■ 課題の指示:
**a.** 次の(i)〜(iii)が抜粋の内容と合っているか判定せよ。それぞれ「はい」か「いいえ」で答え、根拠となる抜粋の語句を一字一句違えずに引用すること。
(i) AFAD本部はイスタンブールに置かれている。
(ii) 筆者は2013年3月末からAFADに派遣されている。
(iii) 日本の復興庁には10年間の期限が設けられている。
**b.** 抜粋の中で名前が挙がっている災害を漏れなく列挙せよ。
**c.** 抜粋のうち、"長谷川庄司 JICA専門家と"という語句のある箇所から書き写し始め、"BNPB)になったように)。"の後で終えてください。

在外勤務者リレーエッセイ
No.29「防災を通じたトルコと日本の絆」
長谷川庄司 JICA専門家としてトルコ首相府災害危機管理庁に勤務(2014年1月時点)
本文中記載のアンタルヤの国際会議にて
(スピーチ後に質疑応答中)
トルコは日本と同じく様々な自然災害が発生する国で、特に地震に対する準備が大きな課題となっています。近年では1999年のマルマラ地震(二つの大きな地震を併せた総称)や2011年のヴァン地震が記憶に新しいと思います。そのような大きな災害の減災、準備、緊急対応、復旧・復興まで全てを調整する機関として、2009年にトルコは首相府災害危機管理庁※1(以下、トルコ語機関名T.C. Basbakanlik Afet ve Acil Durum Yonetimi Baskanligiの略称であるAFADと記載)を新しく設置しました。AFAD本部は首都アンカラに設置され、500人強の職員がこれらの重要な業務に従事しています。私は、そのAFADに2013年3月末からJICA専門家として派遣され、災害リスク管理の準備や地域防災計画策定の支援を行っています。500人強の職員が働いていますが、現在のところ、私が唯一の外国人です。ですので、AFAD本部で私の名前を知らなくても、受付で「外国人に会いたい」と言えば、必ず私が呼び出されることになります。
イスタンブールで開催された防災関連の会議で発表中
AFADは災害に関する全てのサイクルを管理する常設機関ですので、日本には無い組織と言って良いでしょう。日本では東日本大震災に対応する組織として復興庁が設置されていますが、時限立法で設置された機関ですので、10年間という期限が設定されています。個人的には復興庁が10年の期限を過ぎたら、常設の災害管理機関に昇格することを期待しています(私も復興事業に参加させていただいた、インド洋大津波災害時(2004年12月)に設置されたアチェ・ニアス復興庁がインドネシア国家防災庁(BNPB)になったように)。

場面に基づく質問の記録:

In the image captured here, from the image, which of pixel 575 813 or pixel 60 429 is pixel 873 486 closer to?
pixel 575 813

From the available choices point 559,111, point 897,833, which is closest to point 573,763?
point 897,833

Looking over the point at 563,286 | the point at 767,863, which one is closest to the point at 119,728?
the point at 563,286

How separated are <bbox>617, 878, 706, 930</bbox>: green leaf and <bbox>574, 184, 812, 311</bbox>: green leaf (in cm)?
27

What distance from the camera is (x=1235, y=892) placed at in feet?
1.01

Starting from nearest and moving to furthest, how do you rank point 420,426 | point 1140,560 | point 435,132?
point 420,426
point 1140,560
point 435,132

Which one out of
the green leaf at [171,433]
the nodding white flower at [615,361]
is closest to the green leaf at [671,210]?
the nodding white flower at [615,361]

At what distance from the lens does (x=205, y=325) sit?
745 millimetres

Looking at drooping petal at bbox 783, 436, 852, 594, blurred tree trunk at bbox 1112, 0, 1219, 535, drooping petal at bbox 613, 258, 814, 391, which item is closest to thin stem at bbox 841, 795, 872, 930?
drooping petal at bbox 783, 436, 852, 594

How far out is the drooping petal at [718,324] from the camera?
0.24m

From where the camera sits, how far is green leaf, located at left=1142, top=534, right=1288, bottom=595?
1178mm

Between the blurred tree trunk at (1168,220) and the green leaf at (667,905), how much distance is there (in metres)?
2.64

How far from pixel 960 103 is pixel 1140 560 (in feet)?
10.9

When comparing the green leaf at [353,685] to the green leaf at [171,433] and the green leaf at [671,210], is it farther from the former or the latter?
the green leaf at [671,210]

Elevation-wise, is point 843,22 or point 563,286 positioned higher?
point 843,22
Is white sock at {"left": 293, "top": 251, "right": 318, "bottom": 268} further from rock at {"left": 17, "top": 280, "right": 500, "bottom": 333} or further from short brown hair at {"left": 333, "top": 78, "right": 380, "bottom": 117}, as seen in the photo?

■ 課題ごとの出力:
**a.**
(i) いいえ:「AFAD本部は首都アンカラに設置され」
(ii) はい:「私は、そのAFADに2013年3月末からJICA専門家として派遣され」
(iii) はい:「10年間という期限が設定されています」

**b.**
・1999年のマルマラ地震
・2011年のヴァン地震
・東日本大震災
・インド洋大津波災害(2004年12月)

**c.**
長谷川庄司 JICA専門家としてトルコ首相府災害危機管理庁に勤務(2014年1月時点)
本文中記載のアンタルヤの国際会議にて
(スピーチ後に質疑応答中)
トルコは日本と同じく様々な自然災害が発生する国で、特に地震に対する準備が大きな課題となっています。近年では1999年のマルマラ地震(二つの大きな地震を併せた総称)や2011年のヴァン地震が記憶に新しいと思います。そのような大きな災害の減災、準備、緊急対応、復旧・復興まで全てを調整する機関として、2009年にトルコは首相府災害危機管理庁※1(以下、トルコ語機関名T.C. Basbakanlik Afet ve Acil Durum Yonetimi Baskanligiの略称であるAFADと記載)を新しく設置しました。AFAD本部は首都アンカラに設置され、500人強の職員がこれらの重要な業務に従事しています。私は、そのAFADに2013年3月末からJICA専門家として派遣され、災害リスク管理の準備や地域防災計画策定の支援を行っています。500人強の職員が働いていますが、現在のところ、私が唯一の外国人です。ですので、AFAD本部で私の名前を知らなくても、受付で「外国人に会いたい」と言えば、必ず私が呼び出されることになります。
イスタンブールで開催された防災関連の会議で発表中
AFADは災害に関する全てのサイクルを管理する常設機関ですので、日本には無い組織と言って良いでしょう。日本では東日本大震災に対応する組織として復興庁が設置されていますが、時限立法で設置された機関ですので、10年間という期限が設定されています。個人的には復興庁が10年の期限を過ぎたら、常設の災害管理機関に昇格することを期待しています(私も復興事業に参加させていただいた、インド洋大津波災害時(2004年12月)に設置されたアチェ・ニアス復興庁がインドネシア国家防災庁(BNPB)になったように)。